Capital People

The evaluation of an innovative new training programme which is being developed and delivered by the London Leading for Help Partnership (LLfHP).

Primary page content

We have been commissioned to undertake the evaluation of an innovative new training programme which is being developed and delivered by the London Leading for Help Partnership (LLfHP). This is a pan London leadership development organisation, working across the NHS to design, deliver and commission outstanding leadership development to staff with the ultimate aim of delivering better care to patients.

History of the project

LLfHP has appointed a number of experts in the field in order to, as a team, deliver Equalities & Diversities Leadership training developing and using an innovative ‘Transformational Human Rights’ approach. The scale of the challenge in London is huge given its super-diversity and pressures on increasingly scarce resources.

Equality & Diversity has in the workplace arguably become a tick box exercise, whilst the practical implications of it are fraught with contentious and often media spotlighted issues such as wearing hijabs or niqabs. However, bringing a human rights approach into this arena offers a principle led method through which different religious or cultural practices can be negotiated and conflicting demands for precedence can be weighed.
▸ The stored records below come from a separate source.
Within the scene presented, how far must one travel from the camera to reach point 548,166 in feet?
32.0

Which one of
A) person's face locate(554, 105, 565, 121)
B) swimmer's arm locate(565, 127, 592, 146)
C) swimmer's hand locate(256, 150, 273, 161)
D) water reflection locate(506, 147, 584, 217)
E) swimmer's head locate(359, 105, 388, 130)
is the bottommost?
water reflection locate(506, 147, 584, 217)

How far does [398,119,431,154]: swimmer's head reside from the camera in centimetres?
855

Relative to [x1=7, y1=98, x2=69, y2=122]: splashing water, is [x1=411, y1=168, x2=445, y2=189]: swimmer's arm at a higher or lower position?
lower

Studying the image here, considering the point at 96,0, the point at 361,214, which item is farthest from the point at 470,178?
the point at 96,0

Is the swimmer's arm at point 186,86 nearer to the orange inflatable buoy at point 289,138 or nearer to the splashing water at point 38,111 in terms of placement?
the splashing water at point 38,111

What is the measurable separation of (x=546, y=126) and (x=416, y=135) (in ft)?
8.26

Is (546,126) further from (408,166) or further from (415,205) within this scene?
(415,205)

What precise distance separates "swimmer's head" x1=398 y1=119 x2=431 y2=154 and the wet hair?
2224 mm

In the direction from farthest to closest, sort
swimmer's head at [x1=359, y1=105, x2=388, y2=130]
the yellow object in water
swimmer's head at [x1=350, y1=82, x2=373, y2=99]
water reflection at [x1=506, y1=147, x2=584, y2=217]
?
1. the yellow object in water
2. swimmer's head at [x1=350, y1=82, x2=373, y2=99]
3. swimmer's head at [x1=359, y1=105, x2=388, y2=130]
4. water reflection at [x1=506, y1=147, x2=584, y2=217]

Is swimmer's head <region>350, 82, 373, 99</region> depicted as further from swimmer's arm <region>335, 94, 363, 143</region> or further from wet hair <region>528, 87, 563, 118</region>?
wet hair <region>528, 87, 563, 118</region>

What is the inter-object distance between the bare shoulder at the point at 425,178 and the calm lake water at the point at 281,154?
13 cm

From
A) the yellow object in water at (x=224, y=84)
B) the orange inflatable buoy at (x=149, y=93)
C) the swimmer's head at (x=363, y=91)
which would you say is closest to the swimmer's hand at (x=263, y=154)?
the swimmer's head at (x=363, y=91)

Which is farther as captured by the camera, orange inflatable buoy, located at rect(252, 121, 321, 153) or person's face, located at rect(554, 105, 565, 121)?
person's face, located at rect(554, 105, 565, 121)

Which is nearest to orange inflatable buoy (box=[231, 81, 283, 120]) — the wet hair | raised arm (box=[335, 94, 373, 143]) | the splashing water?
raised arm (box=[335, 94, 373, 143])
The team that has been brought together to deliver this pioneering project talk about how open dialogue about real inclusion issues have become ‘the elephant in the room’ with policy and fear gagging conversation and hindering real progress.  They are aiming to instigate a paradigm shift in how equalities, diversity and inclusion are understood and delivered in the NHS pan London, with the belief that this can contribute to addressing health inequalities.

What we will deliver

CUCR is tasked with looking at the partnership involved in the delivery of this programme, following how the programme is translated into action learning in workplace environments and assessing early evidence of impacts on individual staff, on staff teams and the implications for their professional practice and therefore ultimately patients.